Thursday, December 8, 2005

Hot for teacher (as in red hot MAD!)

Have I mentioned that I am taking online classes? I don’t think that I have, so I am now. Of course, I can’t say which college I am enrolled in, but let’s just say that it’s probably the most popular one out there. One of my classes is called Internet Technologies, which is, basically, “how to use the Internet as a research, reference and study tool for your schooling”. Needless to say, it’s rather boring if you already know how to do this (see Google), but I have learned a couple new tricks and how to use the online library that is included with my rather costly tuition. Nonetheless, the instructor for this class has been able to get under my skin and I’ve never even verbally spoken to him. Our only contact is through email and he’s still managed to piss me off. Not only has he pissed me off, but he’s pissed off S as well. What has he done you ask? Here’s a list:

A day or two after we turn in an assignment, we receive the grade. A couple days into the new week, we then receive a summary of our grades for the previous weeks’ assignments with some comments. A few weeks back, he gave me a grade of 30/30 on the assignment, but on the summary, it was listed as 10/30. Of course, I wanted to know which one was right, so I emailed him and very politely asked which one was correct. He emailed back a few hours later saying, “OOOPs. my error. should be 30/30 and I will change that.” He didn’t say, “I’m sorry”, or apologize in any manner. This alone I felt was not a big deal until the next issue.

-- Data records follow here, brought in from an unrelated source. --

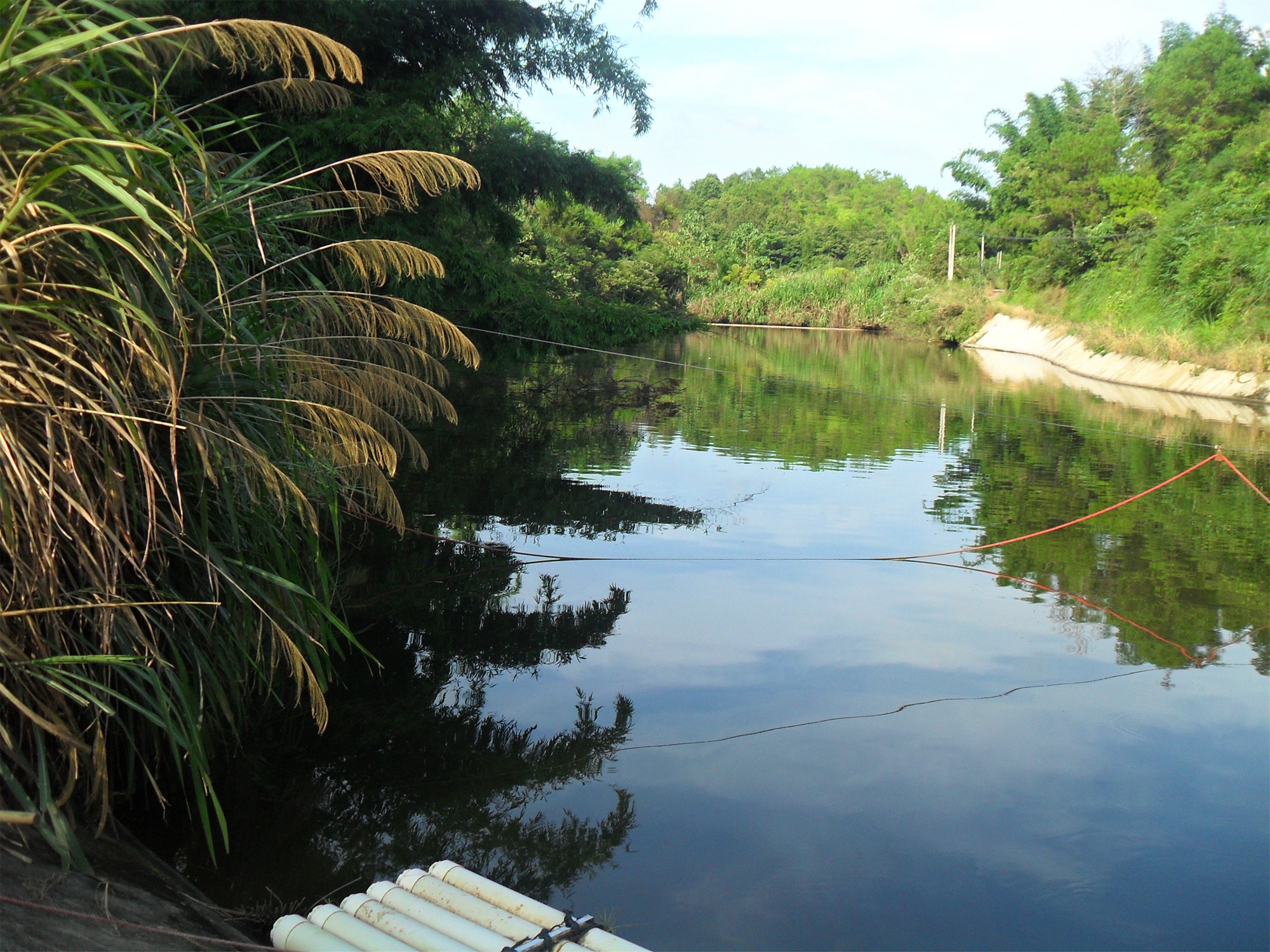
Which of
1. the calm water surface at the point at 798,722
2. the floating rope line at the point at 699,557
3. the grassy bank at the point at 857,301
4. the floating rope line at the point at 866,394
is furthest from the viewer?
the grassy bank at the point at 857,301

On my summary for week Five, which was just a couple weeks ago, none of the point values were filled in, just left as zeroes. Again, I emailed him to let him know of this situation and I joked, “Or did I do that poorly last week?” The response I received on this one, nothing. The only thing I received was a return email with the subject line reading, “Week 5 Summary Corrected”, but nothing in the body of the email, no apology again. I’m slightly ticked at this, but as long as it’s not affecting my grades, I guess I can let this slide, until this week’s problem.

We have an assignment due tonight, that I have yet to begin, but read through on Monday. Here is the assignment:

Correct the misconceptions of “Joe Student”, who believes he can work full-time and pursue his online degree without modifying the study habits he used in high school.

Offer suggestions to help Joe succeed as a distance learner.

I don’t quite fully understand this assignment because if “Joe Student” was a good student, who had acceptable study habits in high school, why would he think it won’t work for him in this scenario? So I emailed the instructor again, 120 words worth, with a number of questions and this is the response I received concerning my email, “Joe is anyone; any student grades are unimportant in this assignment.”

What? How can grades be unimportant when talking about study habits? Don’t good study habits lead to good grades? I’ve posed these questions, along with this whole situation to S and a few people at work and the response I’m getting is, “It’s time to just put some BS down on paper.” Unfortunately, I don’t even know where to begin! Any help on this would be appreciated, but this assignment is due by midnight Central Time, so if you could be expeditious in your response, I’d be very grateful to you.

1 comment:

Juggling Mother said...

Do you need good grades/to pass?

If you are just doing it for un & interest & don't care about your grades, writ n essay about Joe Student who did well at school, went to work, took an online course, breezed through it without any effort/moderation of his lifestyle. It will P off your teacher, and might make him/her think about woring his/her questions better next time. But you'll get crap grades!

if you need good grades, so what we all do - write what they want to hear. You're not supposed to think for yourself on these things - not until at least PhD level - and then only if you agree with the other profesors:-) Joe student is an average person, who never botherd much at school, 7 is now trying to "better himself" by learning this new fangled IT stuff. it'll be total rubbish & get you an A!